TASK BRIEF – Starting at the line that contains "More details for" and ending at the line that contains "Concertino for Double", the lines below are to be given again exactly, with nothing added.

MATERIAL PROVIDED –
^^^^^^^^^^^^^^^^
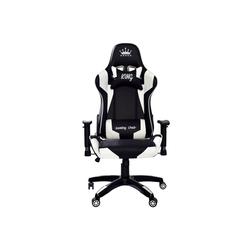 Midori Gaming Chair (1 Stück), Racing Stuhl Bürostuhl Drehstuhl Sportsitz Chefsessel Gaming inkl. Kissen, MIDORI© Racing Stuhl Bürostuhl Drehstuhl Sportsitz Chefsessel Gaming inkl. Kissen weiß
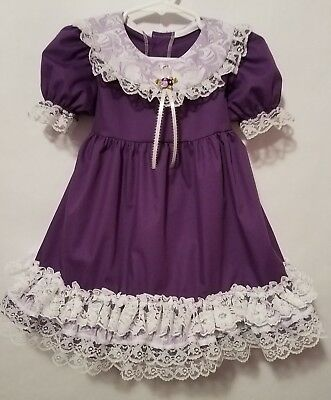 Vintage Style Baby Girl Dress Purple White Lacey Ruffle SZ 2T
^^^^^^^^^^^^^^^^
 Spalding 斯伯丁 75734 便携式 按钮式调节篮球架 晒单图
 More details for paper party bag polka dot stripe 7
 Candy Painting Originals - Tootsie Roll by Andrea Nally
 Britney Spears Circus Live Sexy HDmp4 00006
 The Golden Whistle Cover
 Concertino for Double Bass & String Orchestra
^^^^^^^^^^^^^^^^
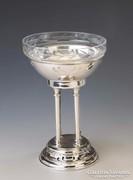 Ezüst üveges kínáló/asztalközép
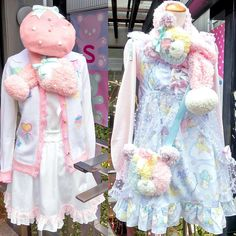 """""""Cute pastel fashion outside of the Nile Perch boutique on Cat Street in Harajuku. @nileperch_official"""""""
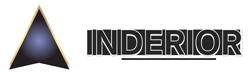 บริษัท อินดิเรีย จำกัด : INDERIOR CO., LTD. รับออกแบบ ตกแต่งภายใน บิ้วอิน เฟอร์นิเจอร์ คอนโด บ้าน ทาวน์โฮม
^^^^^^^^^^^^^^^^
SOLUTION BELOW –
 More details for paper party bag polka dot stripe 7
 Candy Painting Originals - Tootsie Roll by Andrea Nally
 Britney Spears Circus Live Sexy HDmp4 00006
 The Golden Whistle Cover
 Concertino for Double Bass & String Orchestra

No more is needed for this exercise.